Village in Hertfordshire, England

Walkern is a village and civil parish in the East Hertfordshire district of Hertfordshire, England. It lies in the valley of the River Beane, about 3 miles east of the centre of Stevenage, its post town. At the 2021 census, the parish had a population of 1,491.

The village has several shops, including a convenience store, a hair and beauty salon, a craft shop, a shop that features homestyle products, a tea shop, a drum shop, a petrol station and Walkern Gallery near the White Lion public house. Other pubs include the Yew Tree. The village also has a primary school, doctors' surgery, recreation ground and a range of seasonal clubs; according to the time of year there is cricket, football and many other clubs based in the Walkern Sports and Community Centre towards the end of the village near the War Memorial and opposite a former watermill.

== History ==
The village appears as 'Walchra' in Domesday Book of 1086.
It has been suggested that the name comes from the Old English wealc-ærn, ‘a fulling mill’ (see note).
Whether or not the village is named after a mill, there has been a watermill in the village since medieval times. The surviving building is 19th-century,
and is at the bottom of the High Street which runs parallel to the River Beane.

== Parish church of St Mary the Virgin==

Most of the village is on the western side of the River Beane, which is a chalk stream.
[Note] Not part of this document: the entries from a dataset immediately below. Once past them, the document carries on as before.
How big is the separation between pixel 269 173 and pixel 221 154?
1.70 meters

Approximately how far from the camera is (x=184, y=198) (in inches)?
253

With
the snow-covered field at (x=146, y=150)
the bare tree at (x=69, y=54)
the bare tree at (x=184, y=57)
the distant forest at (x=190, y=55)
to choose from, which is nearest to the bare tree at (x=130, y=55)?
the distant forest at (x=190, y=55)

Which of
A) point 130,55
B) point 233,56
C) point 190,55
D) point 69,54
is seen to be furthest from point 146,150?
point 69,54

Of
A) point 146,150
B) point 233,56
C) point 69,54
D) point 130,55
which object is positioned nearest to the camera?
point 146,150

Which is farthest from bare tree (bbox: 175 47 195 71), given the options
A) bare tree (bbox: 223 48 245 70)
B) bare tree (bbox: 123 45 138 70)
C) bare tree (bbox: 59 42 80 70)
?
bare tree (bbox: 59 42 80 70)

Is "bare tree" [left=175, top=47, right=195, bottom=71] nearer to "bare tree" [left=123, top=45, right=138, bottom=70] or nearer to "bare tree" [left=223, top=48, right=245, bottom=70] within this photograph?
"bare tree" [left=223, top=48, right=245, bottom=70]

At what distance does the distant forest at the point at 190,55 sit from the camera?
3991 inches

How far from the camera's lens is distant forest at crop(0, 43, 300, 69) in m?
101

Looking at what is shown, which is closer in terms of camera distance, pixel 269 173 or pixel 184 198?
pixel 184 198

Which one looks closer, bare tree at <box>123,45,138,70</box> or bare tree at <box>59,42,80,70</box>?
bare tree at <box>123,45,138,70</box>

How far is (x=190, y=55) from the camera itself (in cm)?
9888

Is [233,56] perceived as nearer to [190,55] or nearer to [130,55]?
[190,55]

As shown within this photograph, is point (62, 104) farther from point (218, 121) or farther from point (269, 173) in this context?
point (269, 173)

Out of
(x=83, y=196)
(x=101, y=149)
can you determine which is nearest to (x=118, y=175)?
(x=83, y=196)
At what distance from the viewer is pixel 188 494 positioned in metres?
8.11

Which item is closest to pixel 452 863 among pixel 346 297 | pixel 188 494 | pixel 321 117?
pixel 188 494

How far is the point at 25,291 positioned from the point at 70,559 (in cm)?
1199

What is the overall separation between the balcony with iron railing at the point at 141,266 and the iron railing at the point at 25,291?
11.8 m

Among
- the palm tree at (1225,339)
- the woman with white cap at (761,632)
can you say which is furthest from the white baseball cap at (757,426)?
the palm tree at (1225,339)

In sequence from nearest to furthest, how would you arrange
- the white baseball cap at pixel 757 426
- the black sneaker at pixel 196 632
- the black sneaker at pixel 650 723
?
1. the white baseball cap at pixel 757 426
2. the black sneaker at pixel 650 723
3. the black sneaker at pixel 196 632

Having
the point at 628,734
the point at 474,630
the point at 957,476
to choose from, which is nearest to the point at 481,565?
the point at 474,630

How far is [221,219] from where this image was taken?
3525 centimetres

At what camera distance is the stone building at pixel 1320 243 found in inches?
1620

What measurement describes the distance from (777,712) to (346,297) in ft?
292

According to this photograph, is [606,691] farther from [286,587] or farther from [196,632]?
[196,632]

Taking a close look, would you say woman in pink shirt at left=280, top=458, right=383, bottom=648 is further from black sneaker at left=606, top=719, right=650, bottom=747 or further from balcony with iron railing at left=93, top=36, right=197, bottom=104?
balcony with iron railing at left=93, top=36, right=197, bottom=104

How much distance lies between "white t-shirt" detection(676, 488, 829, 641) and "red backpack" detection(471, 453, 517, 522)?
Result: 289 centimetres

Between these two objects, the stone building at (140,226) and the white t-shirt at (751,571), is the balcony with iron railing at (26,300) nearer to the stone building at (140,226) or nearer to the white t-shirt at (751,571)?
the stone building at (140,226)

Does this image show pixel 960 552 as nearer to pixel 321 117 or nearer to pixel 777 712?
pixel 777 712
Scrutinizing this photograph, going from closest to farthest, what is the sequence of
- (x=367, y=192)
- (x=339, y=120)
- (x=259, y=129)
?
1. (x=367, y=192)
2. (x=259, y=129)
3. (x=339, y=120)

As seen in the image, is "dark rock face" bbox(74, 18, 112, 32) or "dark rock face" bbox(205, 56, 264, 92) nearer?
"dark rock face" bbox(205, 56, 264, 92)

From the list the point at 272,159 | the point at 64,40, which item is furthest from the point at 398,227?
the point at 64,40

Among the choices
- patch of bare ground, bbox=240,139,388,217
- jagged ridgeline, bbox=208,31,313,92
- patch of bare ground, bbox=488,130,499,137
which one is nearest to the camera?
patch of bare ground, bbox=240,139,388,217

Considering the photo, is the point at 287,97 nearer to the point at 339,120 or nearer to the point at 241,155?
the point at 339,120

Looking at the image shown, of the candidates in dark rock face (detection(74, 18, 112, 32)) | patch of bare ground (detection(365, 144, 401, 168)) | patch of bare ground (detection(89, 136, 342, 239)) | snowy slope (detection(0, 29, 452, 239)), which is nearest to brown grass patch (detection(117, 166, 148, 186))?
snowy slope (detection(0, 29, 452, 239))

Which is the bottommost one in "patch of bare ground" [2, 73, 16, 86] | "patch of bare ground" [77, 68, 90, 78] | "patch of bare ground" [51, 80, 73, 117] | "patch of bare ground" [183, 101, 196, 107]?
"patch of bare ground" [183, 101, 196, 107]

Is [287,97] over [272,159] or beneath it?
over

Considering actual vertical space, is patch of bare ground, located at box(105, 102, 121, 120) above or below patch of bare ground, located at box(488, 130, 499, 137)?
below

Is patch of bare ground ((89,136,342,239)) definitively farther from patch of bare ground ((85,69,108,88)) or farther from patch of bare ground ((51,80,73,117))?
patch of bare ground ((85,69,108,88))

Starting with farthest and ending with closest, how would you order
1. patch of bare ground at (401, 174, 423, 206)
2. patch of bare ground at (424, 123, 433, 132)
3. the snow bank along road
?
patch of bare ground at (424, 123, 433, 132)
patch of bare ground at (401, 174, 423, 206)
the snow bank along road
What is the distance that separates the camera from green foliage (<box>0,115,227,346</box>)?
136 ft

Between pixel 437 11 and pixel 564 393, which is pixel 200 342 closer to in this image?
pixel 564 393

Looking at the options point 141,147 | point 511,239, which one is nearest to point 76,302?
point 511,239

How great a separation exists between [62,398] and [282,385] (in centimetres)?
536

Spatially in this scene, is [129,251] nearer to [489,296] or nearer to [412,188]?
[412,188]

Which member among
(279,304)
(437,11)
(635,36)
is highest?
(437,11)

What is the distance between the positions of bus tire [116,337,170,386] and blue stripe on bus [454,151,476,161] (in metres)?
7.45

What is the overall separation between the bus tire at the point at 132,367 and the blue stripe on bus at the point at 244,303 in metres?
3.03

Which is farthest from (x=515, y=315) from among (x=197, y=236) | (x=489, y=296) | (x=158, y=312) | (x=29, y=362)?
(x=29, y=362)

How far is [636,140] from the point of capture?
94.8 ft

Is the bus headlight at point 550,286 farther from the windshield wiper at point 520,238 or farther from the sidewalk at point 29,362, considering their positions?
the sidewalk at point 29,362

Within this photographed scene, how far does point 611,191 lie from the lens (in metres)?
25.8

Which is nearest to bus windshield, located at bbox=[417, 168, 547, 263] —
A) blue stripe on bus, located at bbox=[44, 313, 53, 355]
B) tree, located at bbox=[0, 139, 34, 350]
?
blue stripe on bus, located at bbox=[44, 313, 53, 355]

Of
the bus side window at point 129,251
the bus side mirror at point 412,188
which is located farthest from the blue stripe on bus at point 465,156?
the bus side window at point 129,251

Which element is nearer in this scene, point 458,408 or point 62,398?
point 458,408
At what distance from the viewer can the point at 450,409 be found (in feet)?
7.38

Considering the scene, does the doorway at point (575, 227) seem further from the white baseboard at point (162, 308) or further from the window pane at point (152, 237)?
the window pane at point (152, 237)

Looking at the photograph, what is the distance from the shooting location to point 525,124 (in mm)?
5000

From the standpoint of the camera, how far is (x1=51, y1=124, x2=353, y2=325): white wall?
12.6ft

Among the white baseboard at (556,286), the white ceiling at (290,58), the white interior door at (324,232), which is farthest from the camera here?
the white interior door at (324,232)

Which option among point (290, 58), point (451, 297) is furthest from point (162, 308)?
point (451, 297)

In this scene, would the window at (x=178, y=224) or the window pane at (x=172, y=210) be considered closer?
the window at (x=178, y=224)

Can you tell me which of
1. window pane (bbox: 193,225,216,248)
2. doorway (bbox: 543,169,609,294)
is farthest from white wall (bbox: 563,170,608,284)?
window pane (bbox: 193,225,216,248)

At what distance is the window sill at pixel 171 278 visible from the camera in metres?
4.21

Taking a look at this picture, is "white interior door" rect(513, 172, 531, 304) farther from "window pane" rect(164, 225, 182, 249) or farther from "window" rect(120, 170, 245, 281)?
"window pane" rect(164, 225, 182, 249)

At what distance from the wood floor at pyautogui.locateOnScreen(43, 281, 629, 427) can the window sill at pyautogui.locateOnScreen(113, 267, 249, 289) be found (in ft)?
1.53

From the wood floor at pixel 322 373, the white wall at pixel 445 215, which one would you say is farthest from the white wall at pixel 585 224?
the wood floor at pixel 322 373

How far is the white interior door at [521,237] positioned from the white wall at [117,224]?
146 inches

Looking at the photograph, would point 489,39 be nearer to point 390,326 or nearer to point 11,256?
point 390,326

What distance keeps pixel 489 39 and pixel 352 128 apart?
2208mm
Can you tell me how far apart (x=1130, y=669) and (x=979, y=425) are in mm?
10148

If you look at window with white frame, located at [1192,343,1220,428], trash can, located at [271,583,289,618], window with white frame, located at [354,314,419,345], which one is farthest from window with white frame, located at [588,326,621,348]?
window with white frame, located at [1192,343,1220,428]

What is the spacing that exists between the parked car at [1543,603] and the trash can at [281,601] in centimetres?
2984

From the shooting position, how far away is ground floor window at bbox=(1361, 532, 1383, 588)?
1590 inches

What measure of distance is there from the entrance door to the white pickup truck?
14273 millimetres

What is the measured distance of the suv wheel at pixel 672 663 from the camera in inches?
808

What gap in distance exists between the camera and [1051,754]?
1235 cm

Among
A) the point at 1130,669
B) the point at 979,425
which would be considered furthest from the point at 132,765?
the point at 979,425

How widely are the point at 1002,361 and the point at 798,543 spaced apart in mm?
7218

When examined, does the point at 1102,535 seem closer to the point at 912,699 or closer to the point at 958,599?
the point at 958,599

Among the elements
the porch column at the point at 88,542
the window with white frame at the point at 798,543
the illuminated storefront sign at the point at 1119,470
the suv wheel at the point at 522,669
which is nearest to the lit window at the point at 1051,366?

The village street of Church End crosses the river at a ford to reach the parish church.
St Mary the Virgin is one of the oldest churches in Hertfordshire, with a Saxon wall and rare chalk rood (crucifix) dating to the mid-10th century.

== People from Walkern ==
=== William de Lanvalei===

William de Lanvallei, also known as William de Lanvalei, was lord of Walkern in the early 13th century. He was one of the men designated as enforcers of Magna Carta.
William died a couple of years after the great charter was formally granted by King John at Runnymede on 15 June 1215.

==== Legacy ====
There is an effigy in Walkern church, made from Purbeck Marble, which may be that of William.
At the time of the 800th anniversary of the Magna Carta, Walkern twinned with Lanvallay in Brittany through the connection with this baron.

=== Jane Wenham ===

Walkern is noted as the home of Jane Wenham, who in 1712 was the last woman in England to be convicted of witchcraft and condemned to death (although the sentence was not carried out).

== Notes ==
1.
Fulling mills were sometimes known as ‘walk mills’ (wealc-ærn means ‘walk-house’) and were watermills where cloth was thickened by being pounded. However the placename is the only evidence for a mill at Walkern before the 12th century. Domesday Book records mills at other sites on the Beane, such as Sele Mill, but does not mention a mill at Walkern. A possible explanation for this is that the mills it records elsewhere were usually flour-mills, as these were a source of revenue for the lord of the manor.